- [CONSIGNES DE L'EXERCICE]:
a - Indiquez si chacune des affirmations suivantes concorde avec l'article. Pour chacune, répondez par oui ou par non et citez à l'identique les mots de l'article qui tranchent la question.
(i) Piotr Pavlenski a été arrêté le jour même où Benjamin Griveaux s'est retiré de la course à la mairie de Paris.
(ii) Le cambrioleur de l'appartement de Julie Gayet était inconnu des services de police.
(iii) L'obligation de quitter le territoire visant ce cambrioleur avait été exécutée.
b - Reproduisez fidèlement le passage de l'article compris entre « On remarquera également » et « Vu Du Droit. », bornes incluses.

- [DOCUMENT SOURCE]:
"""

Justice à deux vitesses: «avec Hollande d’abord et Macron maintenant, c’est devenu un véritable système»
Piotr Pavlenski a été interpellé en quelques heures, son statut de réfugié remis en cause ; le cambrioleur de Julie Gayet s’est retrouvé sous les verrous en trois jours. Une efficacité loin d’être vécue au quotidien par les Français. L’avocat Régis de Castelnau revient au micro de Sputnik sur cette justice à deux vitesses.
Devant la justice, serions-nous inégaux… au pays de
l’égalitarisme ? Piotr Pavlenski a été arrêté le 14 février, le jour même
du retrait de Benjamin Griveaux de la course à la mairie de Paris. Le
19 février sur France Inter, Christophe Castaner évoquait une remise en
cause du statut de réfugié politique du performer. L’expulsion manu militari,
un sort également réservé au jeune cambrioleur algérien de l’appartement de Julie
Gayet, la compagne de François Hollande, arrêté et placé en détention trois
jours seulement après les faits. Un zèle, une réactivité, que l’on ne constate
pas dans des affaires similaires –parfois criminelles– qui affectent chaque
jour les Français.
On remarquera d’ailleurs que Piotr
Pavlenski était recherché pour une autre affaire, de violences celle-ci, depuis
déjà un mois et demi, sans avoir été inquiété. Quant au cambrioleur de la
compagne de l’ex-Président, il était « déjà connu des services de police
pour des faits de vols », d’où son identification rapide par ses
empreintes, laissées sur place. Un casier judiciaire qui lui avait valu une
obligation de quitter le territoire… non exécutée.
On remarquera également que
l’appartement de Julie Gayet a été passé au peigne fin par les enquêteurs,
contactés par l’officier de sécurité de François Hollande, resté à son service,
et les analyses ont été rondement menées. Lors de cambriolages, elles peuvent
se chiffrer à « plusieurs dizaines de milliers
d’euros » en cas de recours à un labo privé. Dans d’autres cas,
comme celui d’Élisa Pilarski, cette jeune femme enceinte de six mois tuée par
une meute de chiens le 16 novembre dernier, les analyses auraient été jugées trop
onéreuses, d’après une information de France Info.
Des cas de figure sur lesquels nous avons interrogé
Régis de Castelnau, avocat spécialiste en droit public, fondateur du Syndicat
des avocats de France (SAF) et animateur du blog Vu Du Droit.
Sputnik : Est-ce la couverture médiatique qui donne cette impression ou aurait-on en France une justice à deux vitesses?

"""

- [ENTRÉES RÉPERTORIÉES]:
"""

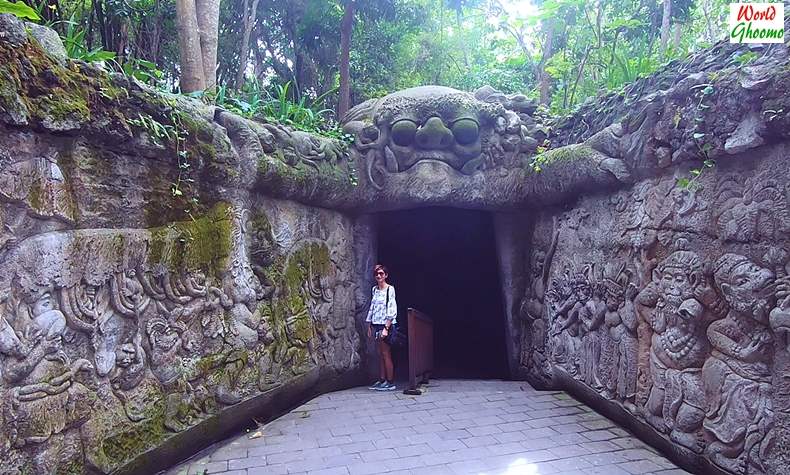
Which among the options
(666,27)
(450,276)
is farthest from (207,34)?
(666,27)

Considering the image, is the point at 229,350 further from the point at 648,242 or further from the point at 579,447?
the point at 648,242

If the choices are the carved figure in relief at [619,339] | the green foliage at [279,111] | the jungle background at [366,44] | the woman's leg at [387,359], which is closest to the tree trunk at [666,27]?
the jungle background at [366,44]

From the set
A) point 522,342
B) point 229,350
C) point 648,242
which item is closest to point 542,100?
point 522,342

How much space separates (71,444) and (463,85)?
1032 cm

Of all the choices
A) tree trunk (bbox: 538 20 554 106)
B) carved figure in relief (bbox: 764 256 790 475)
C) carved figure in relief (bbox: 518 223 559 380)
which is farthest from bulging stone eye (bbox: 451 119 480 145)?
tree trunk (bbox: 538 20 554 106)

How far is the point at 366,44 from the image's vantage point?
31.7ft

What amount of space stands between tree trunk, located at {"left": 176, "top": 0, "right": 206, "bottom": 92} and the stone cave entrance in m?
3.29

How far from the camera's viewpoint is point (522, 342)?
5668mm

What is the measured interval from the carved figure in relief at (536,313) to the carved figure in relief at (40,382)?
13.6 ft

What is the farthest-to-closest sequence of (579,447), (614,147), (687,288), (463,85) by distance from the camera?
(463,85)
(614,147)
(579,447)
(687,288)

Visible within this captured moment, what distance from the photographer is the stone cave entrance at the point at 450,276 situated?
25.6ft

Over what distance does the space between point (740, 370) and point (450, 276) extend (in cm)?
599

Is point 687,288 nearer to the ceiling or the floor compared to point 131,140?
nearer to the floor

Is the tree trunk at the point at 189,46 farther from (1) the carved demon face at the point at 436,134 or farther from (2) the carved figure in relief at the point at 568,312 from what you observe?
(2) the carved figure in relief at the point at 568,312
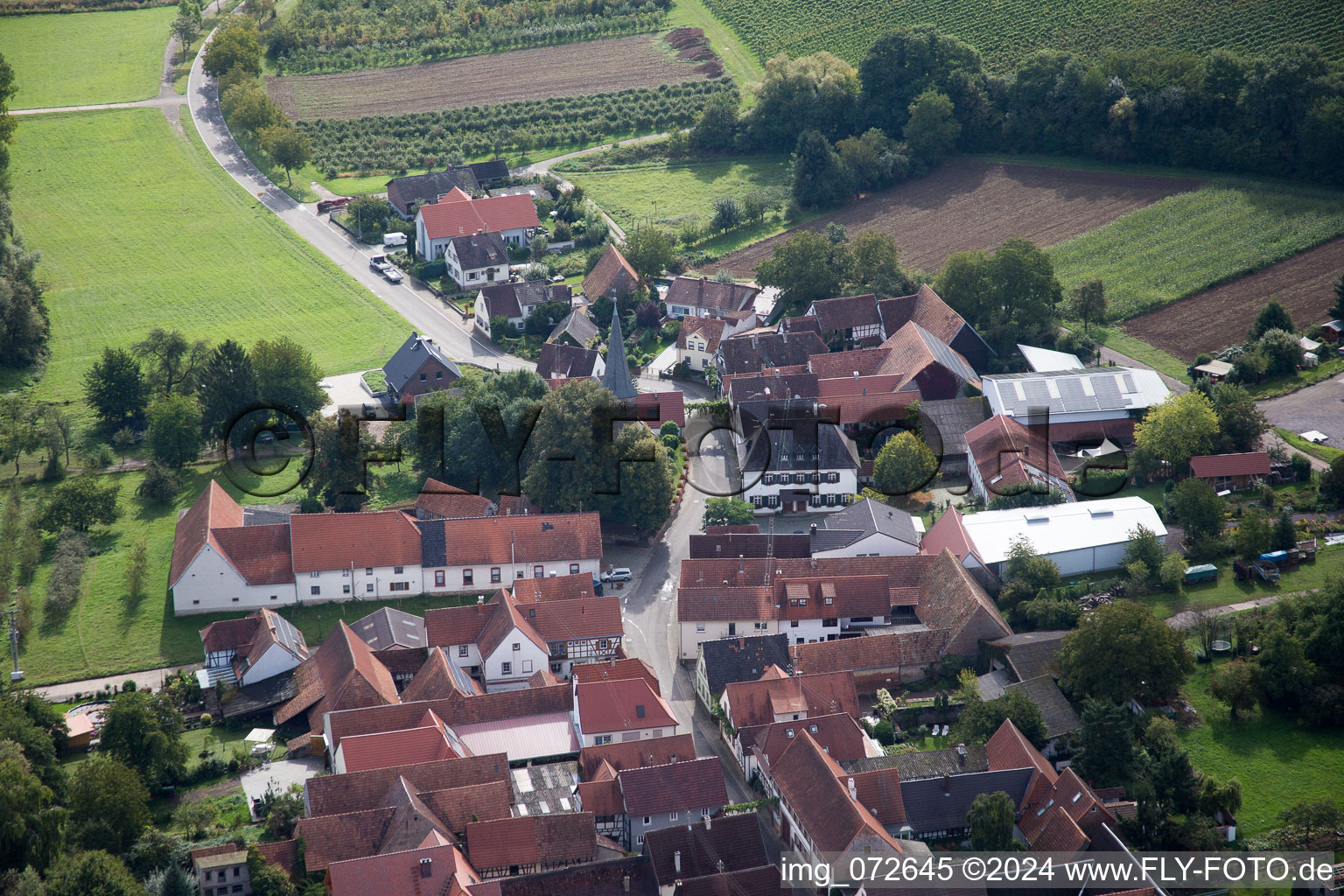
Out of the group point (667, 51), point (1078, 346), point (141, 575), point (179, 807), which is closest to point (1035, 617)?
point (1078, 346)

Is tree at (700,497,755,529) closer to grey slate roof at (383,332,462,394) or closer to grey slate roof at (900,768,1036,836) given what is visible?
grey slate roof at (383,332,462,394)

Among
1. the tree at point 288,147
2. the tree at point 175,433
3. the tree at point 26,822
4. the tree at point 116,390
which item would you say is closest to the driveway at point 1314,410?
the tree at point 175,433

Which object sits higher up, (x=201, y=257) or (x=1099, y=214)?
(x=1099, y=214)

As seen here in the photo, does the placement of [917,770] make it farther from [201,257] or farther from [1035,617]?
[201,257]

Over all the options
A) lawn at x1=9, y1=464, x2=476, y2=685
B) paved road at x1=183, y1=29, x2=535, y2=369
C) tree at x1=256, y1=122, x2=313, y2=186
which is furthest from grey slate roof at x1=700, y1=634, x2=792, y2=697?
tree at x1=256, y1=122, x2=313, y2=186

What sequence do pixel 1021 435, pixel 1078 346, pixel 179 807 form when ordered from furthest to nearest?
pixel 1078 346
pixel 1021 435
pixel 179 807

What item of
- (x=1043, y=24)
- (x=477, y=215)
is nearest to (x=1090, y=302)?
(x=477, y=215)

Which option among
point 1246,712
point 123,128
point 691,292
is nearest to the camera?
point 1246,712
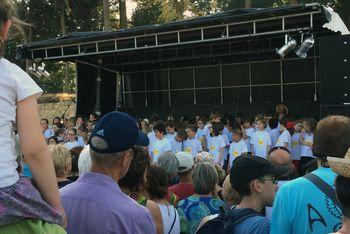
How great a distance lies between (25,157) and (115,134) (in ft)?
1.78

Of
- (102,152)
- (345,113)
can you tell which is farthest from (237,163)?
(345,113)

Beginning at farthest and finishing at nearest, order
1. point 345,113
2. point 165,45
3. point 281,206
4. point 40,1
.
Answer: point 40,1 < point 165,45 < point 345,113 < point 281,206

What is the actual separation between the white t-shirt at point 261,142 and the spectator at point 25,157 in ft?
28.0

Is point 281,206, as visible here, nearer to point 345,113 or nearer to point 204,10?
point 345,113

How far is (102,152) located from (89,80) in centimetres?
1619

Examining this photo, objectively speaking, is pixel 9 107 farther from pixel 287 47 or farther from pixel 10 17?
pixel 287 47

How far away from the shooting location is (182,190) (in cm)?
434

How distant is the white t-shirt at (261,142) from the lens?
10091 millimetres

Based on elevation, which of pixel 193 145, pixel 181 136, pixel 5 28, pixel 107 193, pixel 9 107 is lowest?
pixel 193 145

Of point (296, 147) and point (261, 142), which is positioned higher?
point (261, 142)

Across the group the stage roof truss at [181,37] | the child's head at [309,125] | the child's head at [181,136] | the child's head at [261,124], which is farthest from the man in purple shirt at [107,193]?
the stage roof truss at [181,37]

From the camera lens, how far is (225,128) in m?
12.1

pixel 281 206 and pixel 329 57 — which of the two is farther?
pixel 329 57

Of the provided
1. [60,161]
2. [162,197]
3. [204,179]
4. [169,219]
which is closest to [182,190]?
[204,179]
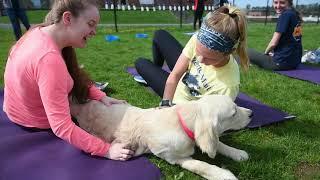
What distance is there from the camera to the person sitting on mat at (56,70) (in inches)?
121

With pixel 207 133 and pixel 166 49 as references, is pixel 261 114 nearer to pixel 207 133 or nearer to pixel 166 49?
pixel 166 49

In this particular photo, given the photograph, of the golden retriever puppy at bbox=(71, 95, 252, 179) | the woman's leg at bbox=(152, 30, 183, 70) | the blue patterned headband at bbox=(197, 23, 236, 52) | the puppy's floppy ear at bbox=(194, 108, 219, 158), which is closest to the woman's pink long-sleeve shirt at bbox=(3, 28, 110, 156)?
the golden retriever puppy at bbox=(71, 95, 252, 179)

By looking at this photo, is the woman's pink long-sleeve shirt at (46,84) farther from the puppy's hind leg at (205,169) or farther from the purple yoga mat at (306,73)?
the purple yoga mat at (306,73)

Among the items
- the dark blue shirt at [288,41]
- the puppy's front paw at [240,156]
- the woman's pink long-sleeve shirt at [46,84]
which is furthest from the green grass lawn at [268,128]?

"""

- [RÉPONSES FOURNIES]:
a -
(i) Oui : « arrêté le 14 février, le jour même du retrait de Benjamin Griveaux de la course à la mairie de Paris ».
(ii) Non : « déjà connu des services de police pour des faits de vols ».
(iii) Non : « obligation de quitter le territoire… non exécutée ».

b -
On remarquera également que
l’appartement de Julie Gayet a été passé au peigne fin par les enquêteurs,
contactés par l’officier de sécurité de François Hollande, resté à son service,
et les analyses ont été rondement menées. Lors de cambriolages, elles peuvent
se chiffrer à « plusieurs dizaines de milliers
d’euros » en cas de recours à un labo privé. Dans d’autres cas,
comme celui d’Élisa Pilarski, cette jeune femme enceinte de six mois tuée par
une meute de chiens le 16 novembre dernier, les analyses auraient été jugées trop
onéreuses, d’après une information de France Info.
Des cas de figure sur lesquels nous avons interrogé
Régis de Castelnau, avocat spécialiste en droit public, fondateur du Syndicat
des avocats de France (SAF) et animateur du blog Vu Du Droit.